イエスの生涯をうたったこの歌詞はルイ・ベンソン(Louis Fitzgerald Benson, 1855-1930)によって書かれて1899年に発表された。原詩の第1節は以下である。

O sing a song of Bethlehem, of shepherds watching there,
And of the news that came to them from angels in the air.
The light that shone on Bethlehem fills all the world today;
Of Jesus' birth and peace on earth the angels sing alway.

ー賛美歌歌詞ー  由木 康 訳
いざうたえ友よ、ベツレヘムの
まぶねに生まれし 神の子を。
かの夜の光は 今も消えず、
平和のねがいは いよよたかし。

ベンソンはアメリカの牧師・讃美歌学者であり、彼の『イギリス讃美歌史』(The English Hymn, 1915)は古典的な名著とされる。

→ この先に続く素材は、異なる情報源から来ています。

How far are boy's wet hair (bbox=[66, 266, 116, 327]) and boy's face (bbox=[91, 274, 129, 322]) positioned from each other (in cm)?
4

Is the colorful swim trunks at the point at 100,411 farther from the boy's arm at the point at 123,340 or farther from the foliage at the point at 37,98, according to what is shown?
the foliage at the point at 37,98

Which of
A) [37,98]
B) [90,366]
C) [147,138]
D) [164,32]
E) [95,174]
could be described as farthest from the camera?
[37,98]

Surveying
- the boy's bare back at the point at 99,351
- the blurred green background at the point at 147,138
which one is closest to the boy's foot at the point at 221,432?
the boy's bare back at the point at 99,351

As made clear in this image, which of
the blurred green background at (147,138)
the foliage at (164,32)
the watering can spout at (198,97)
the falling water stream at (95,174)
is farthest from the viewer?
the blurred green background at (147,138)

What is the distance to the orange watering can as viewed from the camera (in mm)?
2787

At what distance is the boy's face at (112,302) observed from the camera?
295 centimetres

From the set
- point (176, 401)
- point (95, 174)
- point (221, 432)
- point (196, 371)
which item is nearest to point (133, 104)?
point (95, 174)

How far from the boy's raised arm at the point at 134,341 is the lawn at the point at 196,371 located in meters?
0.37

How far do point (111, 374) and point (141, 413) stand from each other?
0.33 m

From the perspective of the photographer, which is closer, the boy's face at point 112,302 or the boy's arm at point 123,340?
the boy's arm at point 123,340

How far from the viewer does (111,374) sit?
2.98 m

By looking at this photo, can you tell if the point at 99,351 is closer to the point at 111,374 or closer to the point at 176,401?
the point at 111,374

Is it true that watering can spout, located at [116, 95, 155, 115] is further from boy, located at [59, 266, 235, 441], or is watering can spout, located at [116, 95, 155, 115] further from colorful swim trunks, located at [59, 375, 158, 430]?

曲は17世紀の "The Clean Contrary Way" から由来すると言われ、イギリスとアイルランドでさまざまな歌に使われてきた。アイルランドでは "The Star of the County Down" という歌で広く知られている。
 カロルの "Dives and Lazarus" の曲でもあり、ヴォーン・ウィリアムズ(Ralph Vaughan Williams, 1972-1958)はこの旋律を使って室内楽「ダイヴズとラザルスの5つの変奏曲」(Five Variants of 'Dives and Lazarus,' 1939)を作曲している。また、有名な殺人事件(1801)を扱った "Murder of Maria Marten" の曲でもある。ヴォーン・ウィリアムズは自分が監修をした The English Hymnal (1906) で "I Heard the Voice of Jesus Say" (Horatius Bonar, 1846) (『讃美歌』238番「疲れたる者よ」の原詩) の歌詞と組み合わせた。また、"Come, Let Us Use the Grace Divine" (Wesley, 1762) などいくつもの讃美歌に採用されてきた。
 曲名はヴォーン・ウィリアムズがイングランドのサセックス州にある Kingsfold という村で採譜したことによる。旋律は短調に似ているが、本来は6音音階のエオリア旋法(Aeolian mode)であって、「ソ」音にシャープが付いていない。